What the task requires - Your task is to return the line containing "From the objects" plus every line after it, exactly and with nothing added.

Excerpts of spatial question data:
****
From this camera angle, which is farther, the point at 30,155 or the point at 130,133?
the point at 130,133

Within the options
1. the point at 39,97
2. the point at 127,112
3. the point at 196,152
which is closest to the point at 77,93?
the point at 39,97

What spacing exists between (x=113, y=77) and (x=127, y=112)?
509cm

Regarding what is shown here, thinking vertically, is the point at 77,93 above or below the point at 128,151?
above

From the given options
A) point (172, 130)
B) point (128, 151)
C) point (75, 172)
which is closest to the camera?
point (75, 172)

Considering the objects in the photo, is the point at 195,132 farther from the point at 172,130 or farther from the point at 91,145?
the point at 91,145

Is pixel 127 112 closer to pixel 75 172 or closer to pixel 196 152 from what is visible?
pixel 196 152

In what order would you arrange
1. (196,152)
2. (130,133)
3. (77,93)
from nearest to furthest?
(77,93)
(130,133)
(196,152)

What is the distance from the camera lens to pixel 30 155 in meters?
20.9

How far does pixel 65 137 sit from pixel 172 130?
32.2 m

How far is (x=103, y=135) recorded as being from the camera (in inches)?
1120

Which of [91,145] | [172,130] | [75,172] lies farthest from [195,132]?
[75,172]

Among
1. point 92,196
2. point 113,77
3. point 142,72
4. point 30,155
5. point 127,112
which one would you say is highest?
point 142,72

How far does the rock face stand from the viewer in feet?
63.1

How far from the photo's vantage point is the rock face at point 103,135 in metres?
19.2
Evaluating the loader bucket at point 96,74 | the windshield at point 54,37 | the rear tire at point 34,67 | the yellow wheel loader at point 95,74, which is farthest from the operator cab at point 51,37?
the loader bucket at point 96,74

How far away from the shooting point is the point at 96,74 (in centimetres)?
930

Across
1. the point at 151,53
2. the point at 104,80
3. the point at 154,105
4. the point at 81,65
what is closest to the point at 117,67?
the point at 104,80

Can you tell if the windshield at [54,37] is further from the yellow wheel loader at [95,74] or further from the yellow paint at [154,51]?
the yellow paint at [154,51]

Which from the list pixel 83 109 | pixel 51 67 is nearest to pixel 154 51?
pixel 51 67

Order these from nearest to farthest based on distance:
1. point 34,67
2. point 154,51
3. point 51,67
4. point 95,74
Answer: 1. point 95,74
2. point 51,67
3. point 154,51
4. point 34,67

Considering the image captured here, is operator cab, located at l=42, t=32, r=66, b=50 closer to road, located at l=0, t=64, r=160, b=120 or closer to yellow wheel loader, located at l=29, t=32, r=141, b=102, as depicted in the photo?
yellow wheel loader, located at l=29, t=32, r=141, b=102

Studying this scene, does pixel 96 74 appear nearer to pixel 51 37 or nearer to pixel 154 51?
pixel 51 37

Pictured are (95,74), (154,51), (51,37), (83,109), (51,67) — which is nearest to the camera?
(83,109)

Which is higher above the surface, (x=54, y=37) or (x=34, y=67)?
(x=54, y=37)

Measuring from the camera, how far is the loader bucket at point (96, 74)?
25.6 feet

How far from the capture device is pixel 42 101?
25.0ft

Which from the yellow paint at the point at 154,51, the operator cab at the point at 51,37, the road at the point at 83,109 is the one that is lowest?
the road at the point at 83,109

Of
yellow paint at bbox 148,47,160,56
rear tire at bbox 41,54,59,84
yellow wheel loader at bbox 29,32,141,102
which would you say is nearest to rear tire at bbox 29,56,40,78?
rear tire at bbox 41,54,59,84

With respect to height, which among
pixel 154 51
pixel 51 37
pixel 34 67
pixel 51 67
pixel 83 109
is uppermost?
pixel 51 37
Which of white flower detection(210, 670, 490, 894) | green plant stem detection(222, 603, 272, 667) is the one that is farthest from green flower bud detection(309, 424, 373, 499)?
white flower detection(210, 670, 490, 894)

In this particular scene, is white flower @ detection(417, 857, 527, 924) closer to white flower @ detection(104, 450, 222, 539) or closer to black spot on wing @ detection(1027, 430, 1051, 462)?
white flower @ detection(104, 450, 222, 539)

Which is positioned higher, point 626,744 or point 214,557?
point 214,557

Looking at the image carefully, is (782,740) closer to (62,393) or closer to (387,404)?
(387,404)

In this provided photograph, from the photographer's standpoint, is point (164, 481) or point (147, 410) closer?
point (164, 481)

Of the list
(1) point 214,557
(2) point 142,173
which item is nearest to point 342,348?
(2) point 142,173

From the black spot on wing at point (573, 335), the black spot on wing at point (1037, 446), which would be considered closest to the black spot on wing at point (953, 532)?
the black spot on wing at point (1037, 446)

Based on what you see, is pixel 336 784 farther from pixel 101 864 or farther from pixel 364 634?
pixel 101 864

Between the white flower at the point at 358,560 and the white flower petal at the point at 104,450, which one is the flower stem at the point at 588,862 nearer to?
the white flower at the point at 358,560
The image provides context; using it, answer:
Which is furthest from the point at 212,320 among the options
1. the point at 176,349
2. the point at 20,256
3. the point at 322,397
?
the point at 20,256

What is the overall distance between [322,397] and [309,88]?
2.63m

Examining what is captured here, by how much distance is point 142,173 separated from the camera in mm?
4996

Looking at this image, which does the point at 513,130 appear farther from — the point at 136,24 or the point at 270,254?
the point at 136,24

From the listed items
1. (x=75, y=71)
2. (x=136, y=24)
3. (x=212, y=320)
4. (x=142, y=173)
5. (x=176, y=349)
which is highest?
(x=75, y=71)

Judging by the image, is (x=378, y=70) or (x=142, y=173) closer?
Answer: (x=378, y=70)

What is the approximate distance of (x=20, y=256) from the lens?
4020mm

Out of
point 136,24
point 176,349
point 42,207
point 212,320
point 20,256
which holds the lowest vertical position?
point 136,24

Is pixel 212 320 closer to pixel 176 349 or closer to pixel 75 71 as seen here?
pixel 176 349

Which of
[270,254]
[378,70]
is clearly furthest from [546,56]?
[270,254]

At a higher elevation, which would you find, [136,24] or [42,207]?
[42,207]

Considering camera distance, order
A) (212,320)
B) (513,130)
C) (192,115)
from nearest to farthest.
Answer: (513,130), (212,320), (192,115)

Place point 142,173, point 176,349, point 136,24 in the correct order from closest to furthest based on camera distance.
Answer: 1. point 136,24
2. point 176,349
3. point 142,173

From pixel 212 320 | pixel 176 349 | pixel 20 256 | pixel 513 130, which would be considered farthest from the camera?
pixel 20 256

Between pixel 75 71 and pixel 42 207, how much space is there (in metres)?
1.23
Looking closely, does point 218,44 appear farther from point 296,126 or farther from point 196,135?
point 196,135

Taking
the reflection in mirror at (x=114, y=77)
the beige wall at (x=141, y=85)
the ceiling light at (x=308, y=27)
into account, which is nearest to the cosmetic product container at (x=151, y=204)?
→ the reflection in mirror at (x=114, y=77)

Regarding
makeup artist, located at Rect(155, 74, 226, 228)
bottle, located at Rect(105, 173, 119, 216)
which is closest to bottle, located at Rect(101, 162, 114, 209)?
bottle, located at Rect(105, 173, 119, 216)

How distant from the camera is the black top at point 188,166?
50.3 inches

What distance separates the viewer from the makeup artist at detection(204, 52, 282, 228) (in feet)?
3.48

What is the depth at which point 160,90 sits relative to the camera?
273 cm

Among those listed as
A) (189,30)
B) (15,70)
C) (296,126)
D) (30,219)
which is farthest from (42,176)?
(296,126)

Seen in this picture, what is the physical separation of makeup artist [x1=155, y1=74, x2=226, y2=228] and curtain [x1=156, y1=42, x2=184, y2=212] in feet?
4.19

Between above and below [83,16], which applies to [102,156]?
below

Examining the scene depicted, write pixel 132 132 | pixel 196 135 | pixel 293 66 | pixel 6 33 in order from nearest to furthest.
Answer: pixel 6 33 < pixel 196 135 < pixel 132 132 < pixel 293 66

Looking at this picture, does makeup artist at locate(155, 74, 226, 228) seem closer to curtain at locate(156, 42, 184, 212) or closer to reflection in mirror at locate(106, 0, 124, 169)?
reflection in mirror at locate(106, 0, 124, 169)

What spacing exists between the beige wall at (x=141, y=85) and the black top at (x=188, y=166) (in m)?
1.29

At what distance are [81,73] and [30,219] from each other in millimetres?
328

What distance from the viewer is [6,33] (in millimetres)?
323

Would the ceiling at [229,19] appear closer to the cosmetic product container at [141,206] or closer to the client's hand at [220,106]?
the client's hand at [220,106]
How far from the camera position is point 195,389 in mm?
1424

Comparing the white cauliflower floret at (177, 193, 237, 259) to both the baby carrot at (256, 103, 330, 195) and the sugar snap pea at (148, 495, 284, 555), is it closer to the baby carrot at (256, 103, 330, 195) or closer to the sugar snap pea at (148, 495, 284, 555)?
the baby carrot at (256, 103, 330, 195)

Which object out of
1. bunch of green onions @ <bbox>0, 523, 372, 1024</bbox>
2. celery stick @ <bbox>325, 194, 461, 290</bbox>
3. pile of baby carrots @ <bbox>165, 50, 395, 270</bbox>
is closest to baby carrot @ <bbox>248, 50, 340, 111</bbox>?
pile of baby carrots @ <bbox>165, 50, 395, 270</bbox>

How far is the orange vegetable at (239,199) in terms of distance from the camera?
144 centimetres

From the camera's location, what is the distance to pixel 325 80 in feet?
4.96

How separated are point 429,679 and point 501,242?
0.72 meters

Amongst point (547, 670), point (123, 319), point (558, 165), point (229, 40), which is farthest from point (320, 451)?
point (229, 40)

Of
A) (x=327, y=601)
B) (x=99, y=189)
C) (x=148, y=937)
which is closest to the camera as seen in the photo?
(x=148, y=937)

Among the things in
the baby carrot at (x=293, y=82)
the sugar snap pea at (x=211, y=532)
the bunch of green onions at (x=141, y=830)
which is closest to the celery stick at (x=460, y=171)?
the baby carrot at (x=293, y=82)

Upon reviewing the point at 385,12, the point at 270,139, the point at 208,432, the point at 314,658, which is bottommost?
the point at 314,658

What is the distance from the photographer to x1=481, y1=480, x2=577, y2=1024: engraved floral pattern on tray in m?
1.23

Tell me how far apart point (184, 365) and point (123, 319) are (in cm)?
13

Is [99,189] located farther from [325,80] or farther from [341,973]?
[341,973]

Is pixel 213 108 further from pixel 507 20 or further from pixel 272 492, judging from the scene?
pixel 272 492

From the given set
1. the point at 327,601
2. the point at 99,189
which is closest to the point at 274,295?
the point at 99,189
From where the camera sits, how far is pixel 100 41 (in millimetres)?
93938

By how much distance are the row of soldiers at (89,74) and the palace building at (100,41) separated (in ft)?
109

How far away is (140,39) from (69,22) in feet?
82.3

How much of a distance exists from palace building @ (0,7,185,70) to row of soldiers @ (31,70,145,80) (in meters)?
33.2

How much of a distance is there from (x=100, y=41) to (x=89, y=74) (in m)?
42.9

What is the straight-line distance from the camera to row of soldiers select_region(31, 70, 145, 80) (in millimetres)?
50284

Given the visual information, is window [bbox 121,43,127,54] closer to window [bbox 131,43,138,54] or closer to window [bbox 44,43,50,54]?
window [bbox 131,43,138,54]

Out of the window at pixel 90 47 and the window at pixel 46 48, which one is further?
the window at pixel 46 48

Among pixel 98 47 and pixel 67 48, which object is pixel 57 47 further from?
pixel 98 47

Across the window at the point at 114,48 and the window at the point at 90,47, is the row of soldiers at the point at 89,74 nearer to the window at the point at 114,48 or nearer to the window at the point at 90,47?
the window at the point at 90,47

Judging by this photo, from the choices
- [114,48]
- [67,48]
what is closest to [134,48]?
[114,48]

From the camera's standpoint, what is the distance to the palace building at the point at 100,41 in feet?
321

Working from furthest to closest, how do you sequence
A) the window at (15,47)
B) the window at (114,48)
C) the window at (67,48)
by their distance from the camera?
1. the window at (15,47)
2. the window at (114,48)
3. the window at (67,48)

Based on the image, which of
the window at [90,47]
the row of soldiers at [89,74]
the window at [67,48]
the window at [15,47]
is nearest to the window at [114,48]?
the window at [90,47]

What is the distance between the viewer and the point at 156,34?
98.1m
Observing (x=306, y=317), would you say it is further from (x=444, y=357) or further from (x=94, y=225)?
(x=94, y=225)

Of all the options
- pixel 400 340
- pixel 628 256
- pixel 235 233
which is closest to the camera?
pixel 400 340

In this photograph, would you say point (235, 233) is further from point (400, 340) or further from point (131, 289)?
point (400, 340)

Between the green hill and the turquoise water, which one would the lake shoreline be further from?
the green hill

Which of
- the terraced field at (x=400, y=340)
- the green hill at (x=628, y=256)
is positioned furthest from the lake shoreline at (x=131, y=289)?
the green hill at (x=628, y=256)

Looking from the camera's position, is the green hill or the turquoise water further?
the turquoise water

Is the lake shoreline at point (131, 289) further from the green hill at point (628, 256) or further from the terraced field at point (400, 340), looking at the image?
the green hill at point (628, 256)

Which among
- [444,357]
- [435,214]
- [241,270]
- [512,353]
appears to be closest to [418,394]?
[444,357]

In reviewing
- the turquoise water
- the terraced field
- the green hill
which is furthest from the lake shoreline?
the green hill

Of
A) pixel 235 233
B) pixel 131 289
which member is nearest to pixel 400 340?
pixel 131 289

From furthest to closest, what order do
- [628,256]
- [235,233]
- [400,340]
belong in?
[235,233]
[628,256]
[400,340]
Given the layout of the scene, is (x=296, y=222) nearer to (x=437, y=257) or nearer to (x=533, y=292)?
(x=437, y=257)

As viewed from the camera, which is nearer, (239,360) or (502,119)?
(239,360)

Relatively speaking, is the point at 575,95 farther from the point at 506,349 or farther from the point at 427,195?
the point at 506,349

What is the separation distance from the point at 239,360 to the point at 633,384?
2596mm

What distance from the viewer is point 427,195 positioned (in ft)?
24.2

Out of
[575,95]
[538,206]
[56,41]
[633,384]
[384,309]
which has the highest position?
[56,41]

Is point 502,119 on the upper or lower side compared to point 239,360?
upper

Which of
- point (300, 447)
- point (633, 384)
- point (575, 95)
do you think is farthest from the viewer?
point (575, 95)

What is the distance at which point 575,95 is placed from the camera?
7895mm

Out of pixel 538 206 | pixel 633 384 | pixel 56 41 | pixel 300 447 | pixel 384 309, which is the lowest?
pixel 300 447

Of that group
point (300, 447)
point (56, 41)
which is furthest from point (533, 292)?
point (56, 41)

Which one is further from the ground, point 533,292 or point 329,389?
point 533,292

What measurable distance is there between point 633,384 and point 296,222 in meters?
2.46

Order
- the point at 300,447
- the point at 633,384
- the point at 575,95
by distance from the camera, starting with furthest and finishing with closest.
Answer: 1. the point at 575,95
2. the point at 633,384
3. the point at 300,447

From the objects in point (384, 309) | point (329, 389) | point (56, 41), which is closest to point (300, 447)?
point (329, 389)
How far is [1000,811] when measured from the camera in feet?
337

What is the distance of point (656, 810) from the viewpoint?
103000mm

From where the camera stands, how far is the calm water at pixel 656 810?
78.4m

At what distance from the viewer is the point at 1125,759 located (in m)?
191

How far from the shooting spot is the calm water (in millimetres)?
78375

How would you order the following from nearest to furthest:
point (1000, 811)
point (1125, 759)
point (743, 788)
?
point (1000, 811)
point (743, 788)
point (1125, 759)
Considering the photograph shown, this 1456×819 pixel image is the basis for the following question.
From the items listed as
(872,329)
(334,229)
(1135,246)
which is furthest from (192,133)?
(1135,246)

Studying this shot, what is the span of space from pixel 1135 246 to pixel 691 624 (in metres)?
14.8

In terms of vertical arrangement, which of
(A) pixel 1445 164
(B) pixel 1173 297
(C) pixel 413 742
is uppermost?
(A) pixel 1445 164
****
The answer -
From the objects in point (384, 309) | point (329, 389) | point (56, 41), which is closest to point (300, 447)?
point (329, 389)
How far is [1000,811] when measured from the camera in feet?
337

What is the distance of point (656, 810) from the viewpoint?
103000mm

From where the camera stands, how far is the calm water at pixel 656 810?
78.4m

At what distance from the viewer is the point at 1125,759 located (in m)?
191

How far from the shooting spot is the calm water (in millimetres)?
78375

How would you order the following from nearest to furthest:
point (1000, 811)
point (1125, 759)
point (743, 788)
?
point (1000, 811)
point (743, 788)
point (1125, 759)
Considering the photograph shown, this 1456×819 pixel image is the basis for the following question.
From the items listed as
(872,329)
(334,229)
(1135,246)
which is furthest from (192,133)?
(1135,246)

Studying this shot, what is the span of space from pixel 1135 246 to pixel 691 624 (in metres)?
14.8

In terms of vertical arrangement, which of
(A) pixel 1445 164
(B) pixel 1173 297
(C) pixel 413 742
is uppermost?
(A) pixel 1445 164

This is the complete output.